2 ib_ipoib module is unloaded (modprobe -r) - the ipoib_neigh_destructor is not in the kernel's address space.
	we have to make sure no one calls to it after the module is unloaded.
I think that if nothing prevents the execution of the "code" above it serves both cases.
Do you see any problem with that?
Do I have to maintain my own list of neighbours or use the kernel's arp table for that?

I am trying to study the neighbour cleanup function and do something like that but
I would be happy to learn from others as well.

>>>> Furthermore, bond_setup_by_slave is called only for non
>>>> Ethernet devices (we consider to change the logic to "called only for
>>>> IPoIB devices just for safety).
>>> Why is this necessary, BTW?
>>>
>> If we don't do that, we get a memory leak because the neigh destructor will
>> never be called for non IPoIB devices although they carry ipoib_neigh
>> with them.
> 
> How can this happen?

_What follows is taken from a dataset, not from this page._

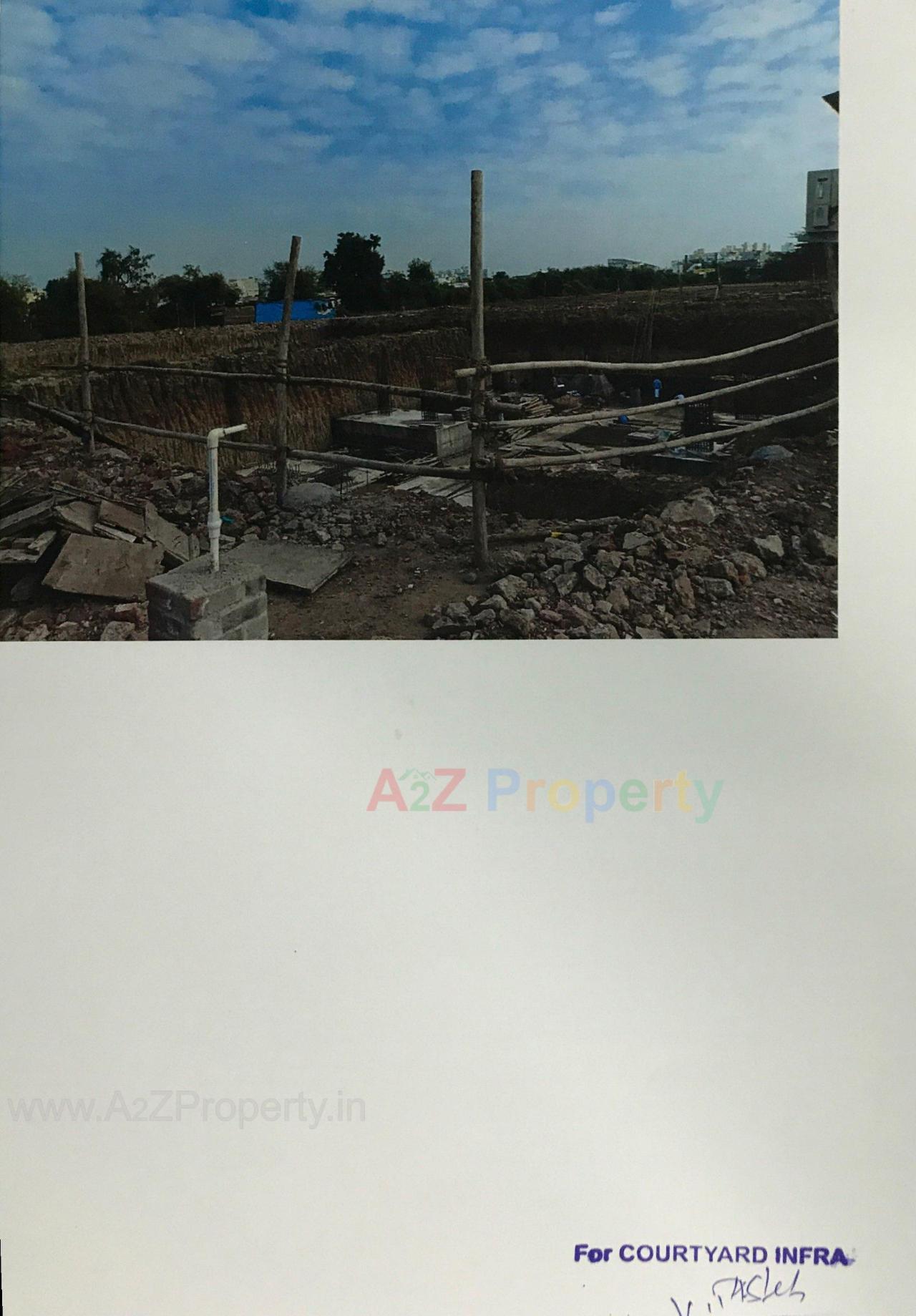 86968_const of real estate project The Residence Ii located at Sevasi, Vadodara, Gujarat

If it does, I think we are back to where we started:
> to_ipoib_neigh is broken for non-IPoIB device.
> I thought you said only devices of the same type can be paired?
> 
> 
The scenario is:
1. kernel allocates a neighbour structure for bond0, puts it on a skb and passed it to bond xmit function.
2. bond0 passes the skb to ipoib
3. ipoib allocates ipoib_neigh and hangs it on linux neighbour. 
4. a while after that, the kernel wants to destroy the neighbour (cleanup) but 
doesn't call ipoib_neigh_destructor because it the neigh setup registered the destructor for ibX device.